4D49H - Bare Variable Name Parser (REF varname)
Handles the case where the user typed REF followed by a variable name (e.g., REF X, REF A$, REF NUM%). Parses up to 5 characters of the variable name, detects type suffixes ($ and the string token CFH), and validates that the name contains only legal alphanumeric characters. The parsed name is stored starting at 51DAH (or 51D4H for string variables) with a length byte preceding the name.
4D49
LD B,06H 06 06
Load Register B with 06H (decimal 6). This is not the variable name length limit directly; it is a counter for the character copy loop. The actual usable name is 5 characters because the counter is tested after the copy (giving 6 decrements, one extra for the loop termination test). Register B serves as a down-counter for the variable name character copy loop.
4D4B
LD A,21H 3E 21
Load Register A with 21H (the Z80 opcode for LD HL,nnnn). This value will be stored as the scan mode flag to indicate variable-name matching mode.
4D4D
LD (4F7CH),A 32 7C 4F
Store 21H (Register A) to the scan mode flag at 4F7CH. When 4F7CH contains 21H, the code at 4F7CH executes as LD HL,512FH followed by the variable-name comparison routine (as opposed to C3H which would make it JP 512FH for filespec mode). [Self-Modifying Code]
4D50
EX DE,HL EB
Exchange Register Pairs DE and HL. After this, DE points to the current position in the command line and HL is freed for use as the destination pointer.
4D51
LD HL,51DAH 21 DA 51
Point Register Pair HL to 51DAH, the variable name storage buffer. The parsed variable name will be stored here. The byte at 51D9H (one byte before) stores the name length, and 51DAH onward stores the actual characters.
4D54
LD C,00H 0E 00
Load Register C with 00H. Register C is a flag: 00H means no type suffix detected yet, 01H means a string-type suffix ($ or string token CFH) was found.
4D56
LD A,(DE) 1A
Load Register A with the current character from the command line (pointed to by DE). This is the first character of the variable name.
4D57
CP 24H FE 24
Compare Register A against 24H (ASCII $). The dollar sign is the string type suffix in BASIC (e.g., A$).
4D59
If the Z FLAG has been set (the character is a dollar sign $), JUMP forward to 4D5FH to handle the string type suffix.
4D5B
CP CFH FE CF
Compare Register A against CFH. Token CFH is the BASIC token for the string function marker (an alternate way that string-type variables are flagged in tokenized text).
4D5D
If the NZ FLAG has been set (the character is neither $ nor token CFH), JUMP forward to 4D68H to begin parsing the variable name characters. The variable has no string-type suffix so far.

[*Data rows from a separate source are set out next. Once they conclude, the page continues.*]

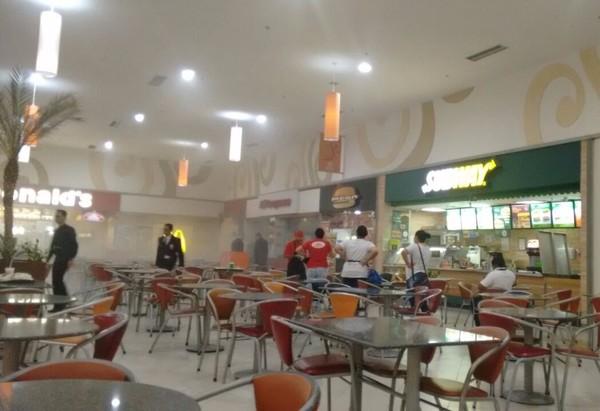 Princípio de incêndio atinge loja de shopping no Centro de Jacareí (Foto: Clemente Lemes/Arquivo pessoal)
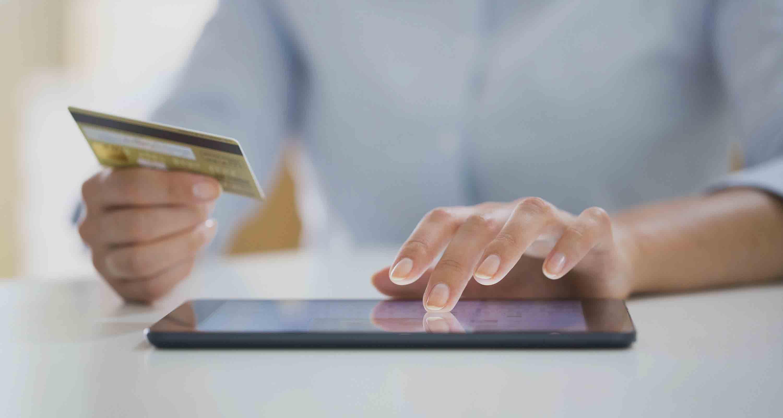 comportamiento del usuario en los sitios web de banca y seguros
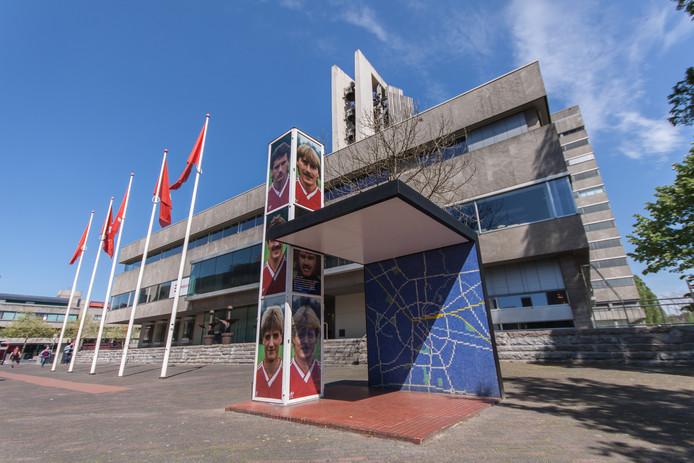 Zijkant van het Stadhuis in Eindhoven met de Rietveld-abri. Die blijft zeker tot en met 2019 in beheer bij de stichting Bushalte van Rietveld.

String Type Suffix Handler
The character is either $ (24H) or token CFH. Advance past it, check if the next character is end-of-statement, and set the string flag.
4D5F
INC DE 13
INCrement Register Pair DE by 1 to advance past the type suffix character ($ or token CFH).
4D60
LD A,(DE) 1A
Load Register A with the character after the type suffix from the command line. This checks whether the type suffix was the entire argument (e.g., REF $, meaning search for all string variables).
4D61
OR A B7
Logical OR Register A with itself to set the CPU flags. If the byte after the suffix is 00H (end-of-statement), the Z FLAG is set, meaning the user typed just a type suffix with no variable name.
4D62
If the Z FLAG has been set (the argument is just a type suffix with no variable name, e.g., REF $), JUMP forward to 4DAAH. This handles the "search for all string variables" case by clearing the comparison values and proceeding to the scan loop.
4D64
INC C 0C
INCrement Register C from 00H to 01H, setting the string-type flag. This indicates that the variable being searched for has a $ or CFH type suffix.
4D65
LD HL,51D4H 21 D4 51
Point Register Pair HL to 51D4H. When a string type suffix is present, the variable name is stored at 51D4H (6 bytes earlier than the default 51DAH). This alternate buffer position allows the code to store both the length and the name in a different layout for string variables. The byte at 51D3H stores the length for string variables.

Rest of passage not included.